Received 30 July 2014; Revised 25 September 2014; Accepted 25 September 2014; Published 25 December 2014

Academic Editor: Thomas Efferth

Copyright © 2014 Md. Sanower Hossain et al. This is an open access article distributed under the Creative Commons Attribution License, which permits unrestricted use, distribution, and reproduction in any medium, provided the original work is properly cited.

Abstract

As aboriginal sources of medications, medicinal plants are used from the ancient times. Andrographis paniculata is one of the highly used potential medicinal plants in the world. This plant is traditionally used for the treatment of common cold, diarrhoea, fever due to several infective cause, jaundice, as a health tonic for the liver and cardiovascular health, and as an antioxidant. It is also used to improve sexual dysfunctions and serve as a contraceptive. All parts of this plant are used to extract the active phytochemicals, but the compositions of phytoconstituents widely differ from one part to another and with place, season, and time of harvest. Our extensive data mining of the phytoconstituents revealed more than 55 ent-labdane diterpenoids, 30 flavonoids, 8 quinic acids, 4 xanthones, and 5 rare noriridoids. In this review, we selected only those compounds that pharmacology has already reported. Finally we focused on around 46 compounds for further discussion. We also discussed ethnobotany of this plant briefly. Recommendations addressing extraction process, tissue culture, and adventitious rooting techniques and propagation under abiotic stress conditions for improvement of phytoconstituents are discussed concisely in this paper. Further study areas on pharmacology are also proposed where needed.

1. Introduction

Medicinal plant is an integral part of human life to combat the sufferings from the dawn of civilization [1]. It is estimated that more than 80,000 of total plant species have been identified and used as medicinal plants around the world [2]. Among these plants, more than 1300 plant species have been used traditionally in Malaysia where the knowledge is being passed down from generation to generation [3]. The indigenous medicinal plants and plant-derived drugs are the potential source of alternative medicine and are extensively used to treat various health ailments [4]. Use of the medicinal plants is a core component at primary health care level due to availability, acceptability, compatibility, and affordability. Dependency on these medicinal plants varies from country to country. It is estimated that about 75–80% of people of developing countries and about 25% of people of developed countries depend either directly or indirectly on medicinal plants for the first line of treatment [3, 5]. Therefore, people are encouraging indigenous production and processing of these medicinal plants to use in different cultures and religion for the treatment of various diseases. Moreover, importance and uses of medicinal plants are also stated in different religious books (i.e., the Holy Qur’an, the Bible). About 19 medicinal plants and 176 medicinal plants are mentioned in the Holy Qur’an [6] and the Holy Bible [7], respectively.

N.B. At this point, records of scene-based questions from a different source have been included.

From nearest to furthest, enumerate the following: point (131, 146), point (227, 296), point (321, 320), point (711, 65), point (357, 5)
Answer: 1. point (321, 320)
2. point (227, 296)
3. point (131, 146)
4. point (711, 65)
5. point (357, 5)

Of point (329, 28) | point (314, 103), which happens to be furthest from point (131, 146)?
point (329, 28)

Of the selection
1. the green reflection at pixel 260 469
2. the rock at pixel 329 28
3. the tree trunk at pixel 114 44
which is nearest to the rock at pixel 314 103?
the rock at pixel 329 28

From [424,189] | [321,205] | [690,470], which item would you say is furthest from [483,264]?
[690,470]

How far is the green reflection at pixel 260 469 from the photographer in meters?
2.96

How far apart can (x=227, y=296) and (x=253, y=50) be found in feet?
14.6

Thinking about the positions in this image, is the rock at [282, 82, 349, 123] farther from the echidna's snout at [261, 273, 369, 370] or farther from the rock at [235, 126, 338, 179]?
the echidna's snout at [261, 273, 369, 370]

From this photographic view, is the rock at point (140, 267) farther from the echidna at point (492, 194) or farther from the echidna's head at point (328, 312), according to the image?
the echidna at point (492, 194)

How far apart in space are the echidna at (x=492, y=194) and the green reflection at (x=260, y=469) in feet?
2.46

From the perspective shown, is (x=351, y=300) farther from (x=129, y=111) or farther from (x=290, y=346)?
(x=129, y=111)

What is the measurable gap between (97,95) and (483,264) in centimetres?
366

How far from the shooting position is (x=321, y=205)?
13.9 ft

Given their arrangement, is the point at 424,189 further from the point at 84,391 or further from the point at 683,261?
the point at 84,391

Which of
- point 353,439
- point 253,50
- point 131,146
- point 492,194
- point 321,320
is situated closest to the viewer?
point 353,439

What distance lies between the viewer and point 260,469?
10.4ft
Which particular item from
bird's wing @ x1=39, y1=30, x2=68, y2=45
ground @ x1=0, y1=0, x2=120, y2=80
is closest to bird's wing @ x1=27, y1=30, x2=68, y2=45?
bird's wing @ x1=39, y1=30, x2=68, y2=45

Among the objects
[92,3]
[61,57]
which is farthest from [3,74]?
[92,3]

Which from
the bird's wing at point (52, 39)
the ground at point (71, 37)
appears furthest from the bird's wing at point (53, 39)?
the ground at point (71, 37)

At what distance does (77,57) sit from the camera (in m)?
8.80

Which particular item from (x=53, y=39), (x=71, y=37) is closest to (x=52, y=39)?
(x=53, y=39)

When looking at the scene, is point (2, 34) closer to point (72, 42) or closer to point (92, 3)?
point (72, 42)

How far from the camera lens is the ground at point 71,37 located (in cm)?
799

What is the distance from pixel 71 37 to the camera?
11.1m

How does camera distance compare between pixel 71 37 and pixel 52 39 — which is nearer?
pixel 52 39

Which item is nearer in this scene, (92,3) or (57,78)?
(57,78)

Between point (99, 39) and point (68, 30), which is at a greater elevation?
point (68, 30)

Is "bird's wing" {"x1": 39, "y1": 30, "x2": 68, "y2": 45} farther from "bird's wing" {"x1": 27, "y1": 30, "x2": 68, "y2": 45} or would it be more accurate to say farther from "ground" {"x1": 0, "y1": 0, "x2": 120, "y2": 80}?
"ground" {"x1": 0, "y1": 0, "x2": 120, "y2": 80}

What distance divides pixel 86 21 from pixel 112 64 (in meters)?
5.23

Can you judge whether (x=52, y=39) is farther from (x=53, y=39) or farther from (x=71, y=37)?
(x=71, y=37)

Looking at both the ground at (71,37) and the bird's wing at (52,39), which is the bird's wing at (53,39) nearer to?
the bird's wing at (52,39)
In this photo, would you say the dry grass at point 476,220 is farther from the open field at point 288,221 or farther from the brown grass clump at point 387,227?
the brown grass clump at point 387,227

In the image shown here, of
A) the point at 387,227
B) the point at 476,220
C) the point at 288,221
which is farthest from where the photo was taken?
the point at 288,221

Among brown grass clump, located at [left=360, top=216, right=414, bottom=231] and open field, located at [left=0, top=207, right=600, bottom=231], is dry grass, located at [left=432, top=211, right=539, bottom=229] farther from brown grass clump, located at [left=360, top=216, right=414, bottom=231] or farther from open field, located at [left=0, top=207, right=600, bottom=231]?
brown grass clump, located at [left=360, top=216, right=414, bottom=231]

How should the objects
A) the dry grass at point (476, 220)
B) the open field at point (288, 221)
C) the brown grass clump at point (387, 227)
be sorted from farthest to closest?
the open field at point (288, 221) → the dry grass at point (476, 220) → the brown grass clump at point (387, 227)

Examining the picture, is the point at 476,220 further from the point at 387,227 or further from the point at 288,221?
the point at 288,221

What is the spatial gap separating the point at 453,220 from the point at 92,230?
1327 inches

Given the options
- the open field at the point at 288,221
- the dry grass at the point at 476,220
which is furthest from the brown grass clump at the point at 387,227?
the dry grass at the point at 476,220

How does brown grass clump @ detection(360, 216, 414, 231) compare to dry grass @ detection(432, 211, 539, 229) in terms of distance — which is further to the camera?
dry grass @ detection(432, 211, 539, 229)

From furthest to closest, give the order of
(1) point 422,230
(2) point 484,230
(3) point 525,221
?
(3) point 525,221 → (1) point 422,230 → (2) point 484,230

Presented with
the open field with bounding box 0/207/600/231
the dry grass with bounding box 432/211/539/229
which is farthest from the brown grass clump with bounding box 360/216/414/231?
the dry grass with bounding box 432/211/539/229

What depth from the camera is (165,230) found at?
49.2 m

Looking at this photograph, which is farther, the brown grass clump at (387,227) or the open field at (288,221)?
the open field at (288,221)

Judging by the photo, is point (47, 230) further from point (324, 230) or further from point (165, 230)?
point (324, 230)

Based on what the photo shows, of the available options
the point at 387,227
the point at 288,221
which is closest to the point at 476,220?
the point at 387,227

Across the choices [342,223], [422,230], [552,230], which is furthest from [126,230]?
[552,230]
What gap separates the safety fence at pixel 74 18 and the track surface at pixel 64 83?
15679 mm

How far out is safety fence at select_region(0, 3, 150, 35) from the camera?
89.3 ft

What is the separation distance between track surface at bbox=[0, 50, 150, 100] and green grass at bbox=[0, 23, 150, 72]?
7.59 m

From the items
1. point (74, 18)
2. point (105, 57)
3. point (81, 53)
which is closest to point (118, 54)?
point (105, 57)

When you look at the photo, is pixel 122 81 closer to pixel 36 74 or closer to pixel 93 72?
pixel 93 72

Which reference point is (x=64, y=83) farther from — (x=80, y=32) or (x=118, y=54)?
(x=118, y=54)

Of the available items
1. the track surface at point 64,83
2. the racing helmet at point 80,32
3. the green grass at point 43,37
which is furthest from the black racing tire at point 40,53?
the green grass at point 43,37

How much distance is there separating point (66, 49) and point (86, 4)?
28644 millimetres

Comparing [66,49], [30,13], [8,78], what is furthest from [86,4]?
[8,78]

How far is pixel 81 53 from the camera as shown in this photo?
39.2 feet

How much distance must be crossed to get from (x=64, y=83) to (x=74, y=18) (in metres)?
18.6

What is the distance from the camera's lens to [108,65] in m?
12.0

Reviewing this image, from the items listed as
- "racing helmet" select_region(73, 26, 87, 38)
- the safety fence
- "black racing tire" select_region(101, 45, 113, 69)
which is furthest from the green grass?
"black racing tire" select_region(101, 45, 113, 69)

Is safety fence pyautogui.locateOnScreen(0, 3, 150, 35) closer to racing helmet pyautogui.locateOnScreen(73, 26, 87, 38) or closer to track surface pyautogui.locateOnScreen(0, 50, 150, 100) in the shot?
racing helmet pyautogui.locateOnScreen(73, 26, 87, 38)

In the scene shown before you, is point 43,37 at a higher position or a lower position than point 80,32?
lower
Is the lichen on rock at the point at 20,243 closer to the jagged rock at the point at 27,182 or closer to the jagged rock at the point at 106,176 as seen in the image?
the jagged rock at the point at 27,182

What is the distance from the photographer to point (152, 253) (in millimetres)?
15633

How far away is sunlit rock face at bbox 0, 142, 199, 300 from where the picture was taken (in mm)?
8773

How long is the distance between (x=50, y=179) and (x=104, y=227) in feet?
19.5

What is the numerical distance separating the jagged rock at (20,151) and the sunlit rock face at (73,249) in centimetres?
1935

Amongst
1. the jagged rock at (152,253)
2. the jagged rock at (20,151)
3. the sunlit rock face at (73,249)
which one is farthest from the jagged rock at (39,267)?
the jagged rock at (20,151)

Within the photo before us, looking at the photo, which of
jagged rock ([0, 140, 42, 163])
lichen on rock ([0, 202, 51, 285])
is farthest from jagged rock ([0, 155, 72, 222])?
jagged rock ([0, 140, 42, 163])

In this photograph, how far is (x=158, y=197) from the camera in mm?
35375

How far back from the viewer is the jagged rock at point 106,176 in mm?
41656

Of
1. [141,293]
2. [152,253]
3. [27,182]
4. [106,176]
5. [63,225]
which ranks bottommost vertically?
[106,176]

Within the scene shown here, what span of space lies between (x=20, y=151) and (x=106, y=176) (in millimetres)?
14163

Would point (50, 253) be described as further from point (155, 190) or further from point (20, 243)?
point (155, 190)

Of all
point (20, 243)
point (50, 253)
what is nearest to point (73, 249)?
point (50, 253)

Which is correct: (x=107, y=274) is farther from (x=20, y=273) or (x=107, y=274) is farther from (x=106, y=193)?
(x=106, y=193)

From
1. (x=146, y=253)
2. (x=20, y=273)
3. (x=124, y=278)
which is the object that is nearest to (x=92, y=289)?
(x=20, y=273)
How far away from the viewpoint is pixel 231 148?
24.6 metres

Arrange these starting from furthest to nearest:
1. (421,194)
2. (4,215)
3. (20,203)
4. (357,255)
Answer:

Andrographis paniculata (Burm. f.) Wall. ex Nees (AP) is an important medicinal plant and widely used around the world. It belongs to the family Acanthaceae. AP is used as a traditional herbal medicine in Bangladesh, China, Hong Kong, India, Pakistan, Philippines, Malaysia, Indonesia, and Thailand [8, 9] and is ethnobotanically used for the treatment of snake bite, bug bite, diabetes, dysentery, fever, and malaria [3]. In the Unani and Ayurvedic medicines, AP is one of the mostly used medicinal plants [8]. In recent times, commercial preparations of this plant extracts are also used in certain countries. However, the preparations yet need to be standardized for their better efficacy. The aerial part of AP is most commonly used; its extracts contain diterpenoids, diterpene glycosides, lactones, flavonoids, and flavonoid glycosides. Whole plant leaves and roots are also used as a folklore remedy for different diseases in Asia and Europe [8, 10]. AP has been reported to have a broad range of pharmacological effects including anticancer [1118], antidiarrheal [19, 20], antihepatitis [21, 22], anti-HIV [23], antihyperglycemic [2427], anti-inflammatory [2832], antimicrobial, antimalarial [33, 34], antioxidant [3537], cardiovascular [38, 39], cytotoxic [23], hepatoprotective [4052], immunostimulatory [5357], and sexual dysfunctions [58].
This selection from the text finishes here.